(TEXT)
So I try.” (Gilman 1394) This quote portrays how John did not want the narrator’s thinking to broaden and go beyond his standards. “He looked at me with such a stern, reproachful look that I could not say another word” (Gilman 1398). Oppression is portrayed through the stern look John gives the narrator. The narrator dares not argue with John because she thinks that John does this out of love and care. “He is careful and loving and hardly lets me stir without special direction” (Gilman 1393). The narrator knows that she is being dominated yet uses excuses saying that her husband’s domination over her comes out of love and care. The narrator lacks self confidence and cannot stand up for herself.

John repeatedly tells the narrator to stop writing although she enjoys doing so. When in despair the most that she says is “What is one to do?” She speaks as if her opinions don’t count and is willing to shed her dreams in favor of being faithful and loyal to John. The narrator demeans herself at times, “I meant to be such a help to John, such a real rest and comfort, and here I am a comparative burden already” (Gilman 1392). The narrator continuously puts herself down and allows herself to form her own identity without the interference of others and depending on what they say. Most definitely this is the source of the narrator’s confusion which has an effect on her formation of her own true identity.

The narrator is internally convinced that writing is the cure for her depression and knows that it is her passion. Yet, she allows her husband and brother to discourage her, and at times, she too undermines herself. However at the end, the narrator is able to overcome all the sources of confusion and dominance around her. The wallpaper seems to represent society and the bars seen represent the barriers of reaching her freedom. The woman who creeps in the wallpaper and tries to break open the bars symbolically represents the narrator. Similar to the narrator she intends to break free the man-dominated society that she and many other women at the time lived in. The narrator achieves this by freeing the woman in the wallpaper by tearing all the paper down and letting her free.

“Metaphorically, this represents her own fervor to tear herself free of her entrapped relationship with John, shed the standards of her being a faithful and loyal wife, and bearing with the constant disrespect and equality within her marriage. As she rips the paper, she is free, liberated, emancipated, and no longer under control” (Source 1.) The narrator celebrates her accomplishment of establishing her own identity and overcoming the empowerment of others. “I’ve got out at last”, “in spite of you and Jane. And I’ve pulled off most of the paper, so you can’t put me back!” (Gilman 96) This portrays her defeat of the influence of the outside world and the victory of the establishment of her own identity and freedom.

Both “The Yellow Wallpaper” and “Sweat” are linked to “ideas of love and hate through repression” (Article Myriad.) Both characters in the short stories are the result of male dominance,” which is clear, even though their rage is displayed and resolved in different ways” (Article Myriad.) What is very interesting is that there isn’t a “white” or “black” division when it comes to interpreting both women’s emotions. Truly, both works deal with oppression, yet there are major differences between them. For example, unlike Delia, the narrator is “not beaten or physically abused” (Article Myriad), but is verbally overpowered.
(End TEXT)
(SUPPLIED RECORDS)
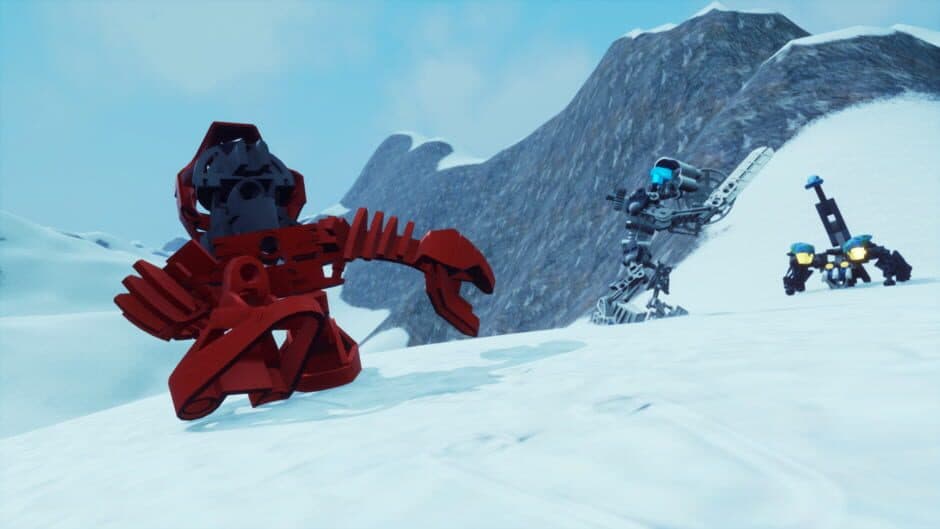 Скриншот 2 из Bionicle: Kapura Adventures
(End SUPPLIED RECORDS)
(SUPPLIED RECORDS)
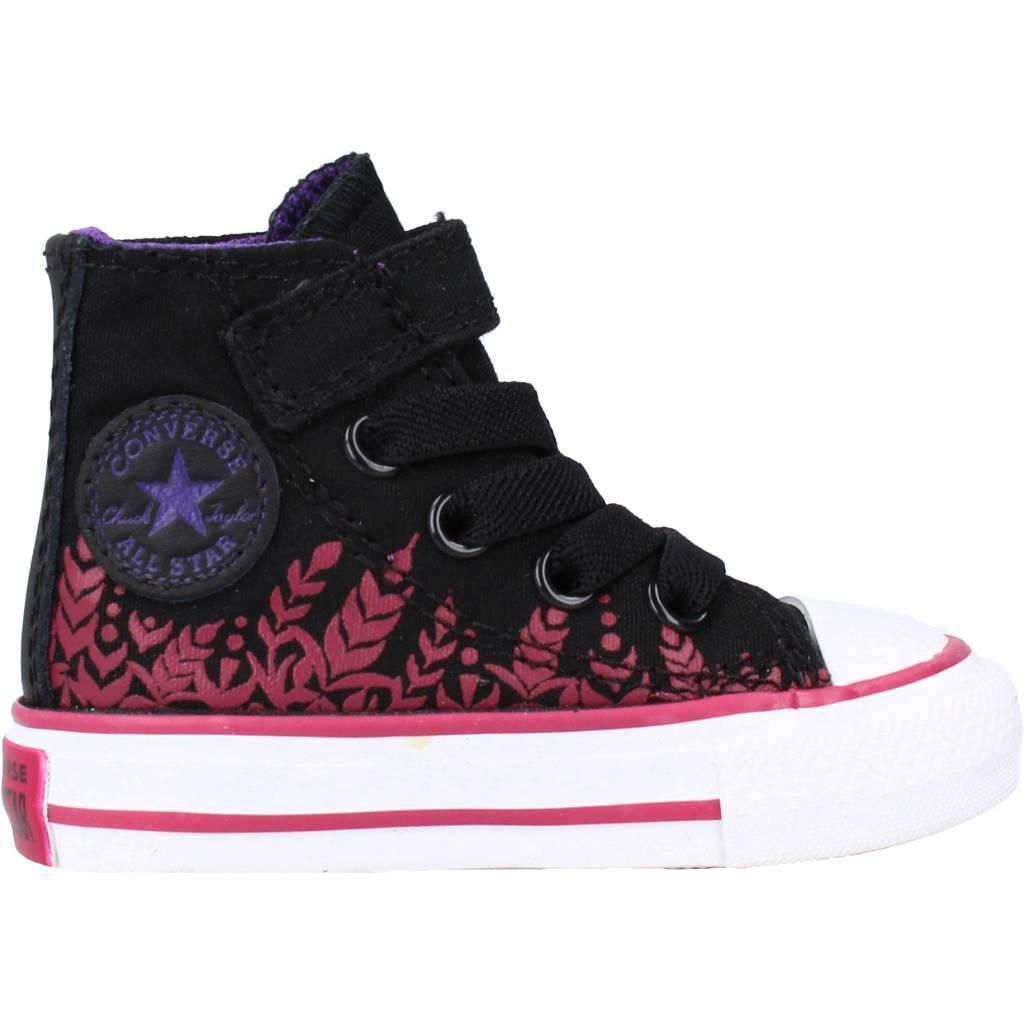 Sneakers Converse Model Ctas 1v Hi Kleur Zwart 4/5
(End SUPPLIED RECORDS)
JOB ITEM
Retype the passage of the essay on "The Yellow Wallpaper" between "John repeatedly tells" and "own true identity.", inclusive.

ANSWER SECTION
John repeatedly tells the narrator to stop writing although she enjoys doing so. When in despair the most that she says is “What is one to do?” She speaks as if her opinions don’t count and is willing to shed her dreams in favor of being faithful and loyal to John. The narrator demeans herself at times, “I meant to be such a help to John, such a real rest and comfort, and here I am a comparative burden already” (Gilman 1392). The narrator continuously puts herself down and allows herself to form her own identity without the interference of others and depending on what they say. Most definitely this is the source of the narrator’s confusion which has an effect on her formation of her own true identity.